Andrássy Avenue

Andrássy Avenue is a 2,310-metre boulevard lined with buildings in varied architecture, constantly widening from the city center towards the City Park.
The area was long occupied by small cottages and gardens, but in the second half of the 19th century, Prime Minister Count Gyula Andrássy decided to have a new boulevard built here. After the 1848-1849 revolution, the statesman fled to Paris, where he was dubbed “le beau pendu” (the handsome hanged man) by the ladies. He received amnesty upon his return to Hungary and continued his important political career. He brought new ideas and examples, primarily from Paris, but all the architects were either Hungarian or based in Hungary. Over a few years, out of virtually nothing, an opulent boulevard was built, becoming the symbol of the country’s strength and also of the era known as the “happy peacetime”. Originally, the surface of the street was paved with wooden cubes and was shared by carriages, pedestrians, and riders on horseback.
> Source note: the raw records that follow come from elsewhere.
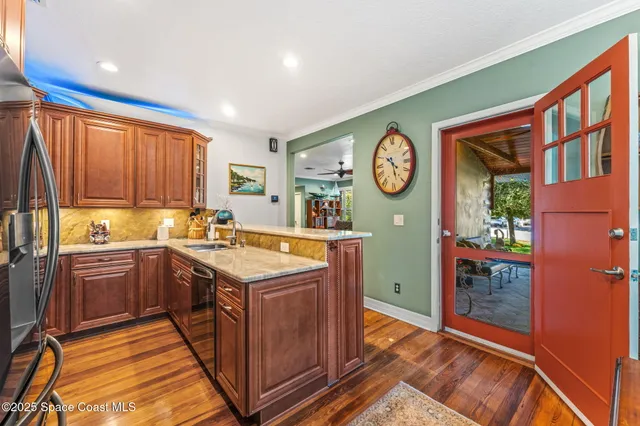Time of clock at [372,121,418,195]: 10:28
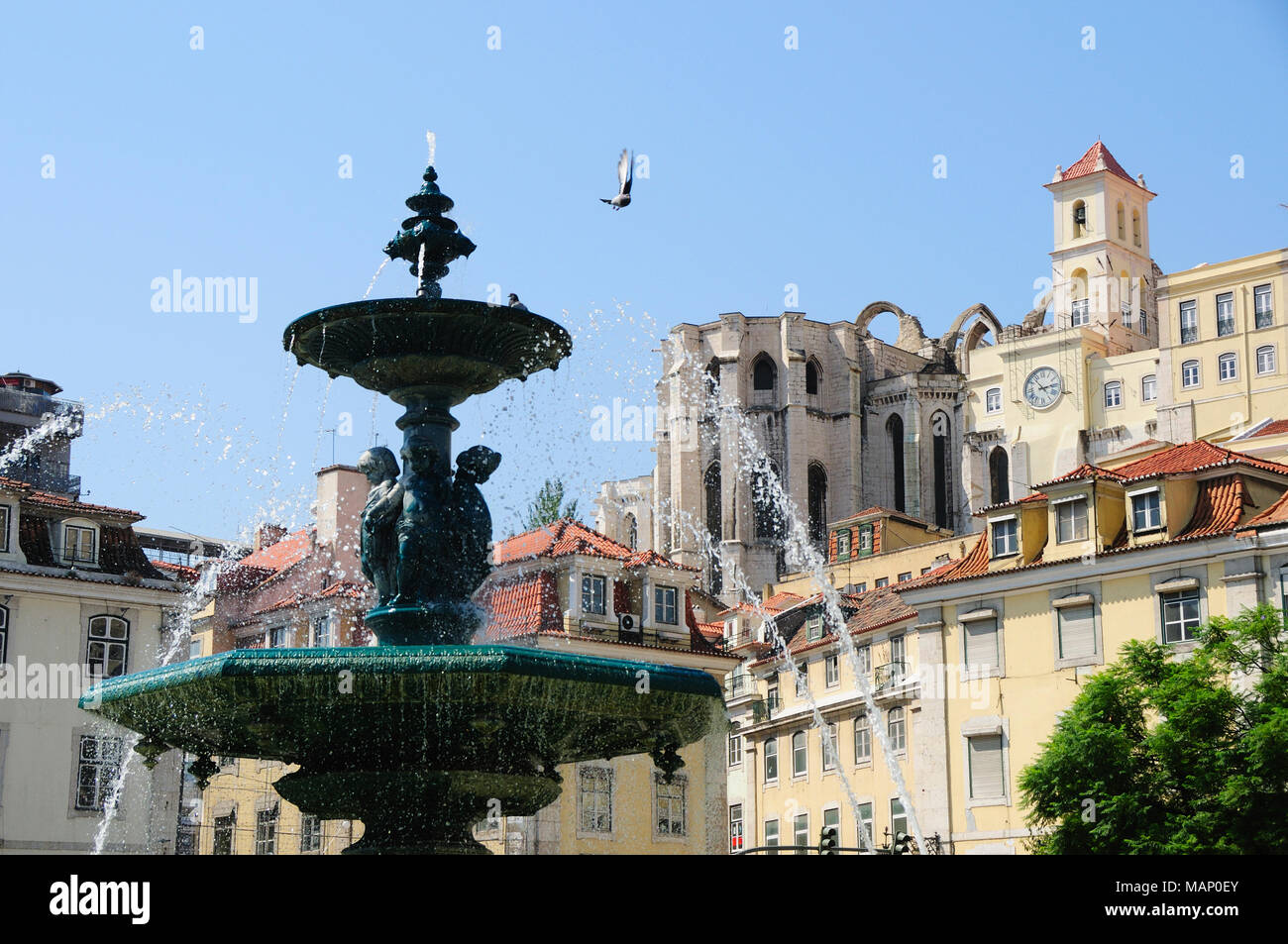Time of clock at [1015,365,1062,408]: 2:53
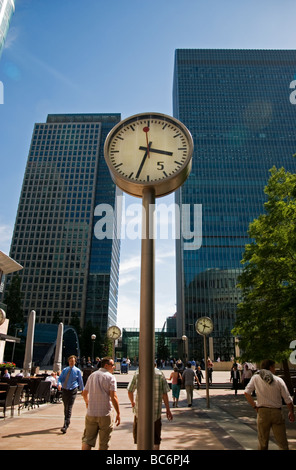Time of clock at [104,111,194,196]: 3:33
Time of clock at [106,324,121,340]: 3:34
It was bordered by elegant shops, glamorous palaces, and ornamental gardens, which is still the case today. The most important building on the avenue is the State Opera House, designed by Miklós Ybl, but we can also find the secessionist-style Párizsi Nagy Áruház, the House of Terror museum, the Hungarian University of Fine Arts, the Ferenc Liszt Memorial Museum, and the Ferenc Hopp Museum of Asiatic Arts. The boulevard can be divided into three parts, delimited by the eight-sided Oktogon, and by the circular Kodály körönd. Under this street, stretching over nearly 2,300 meters, lies Europe’s second-oldest underground railway, the elegant stations of which are frequented by locals and international visitors alike. Andrássy Avenue is a UNESCO World Heritage site.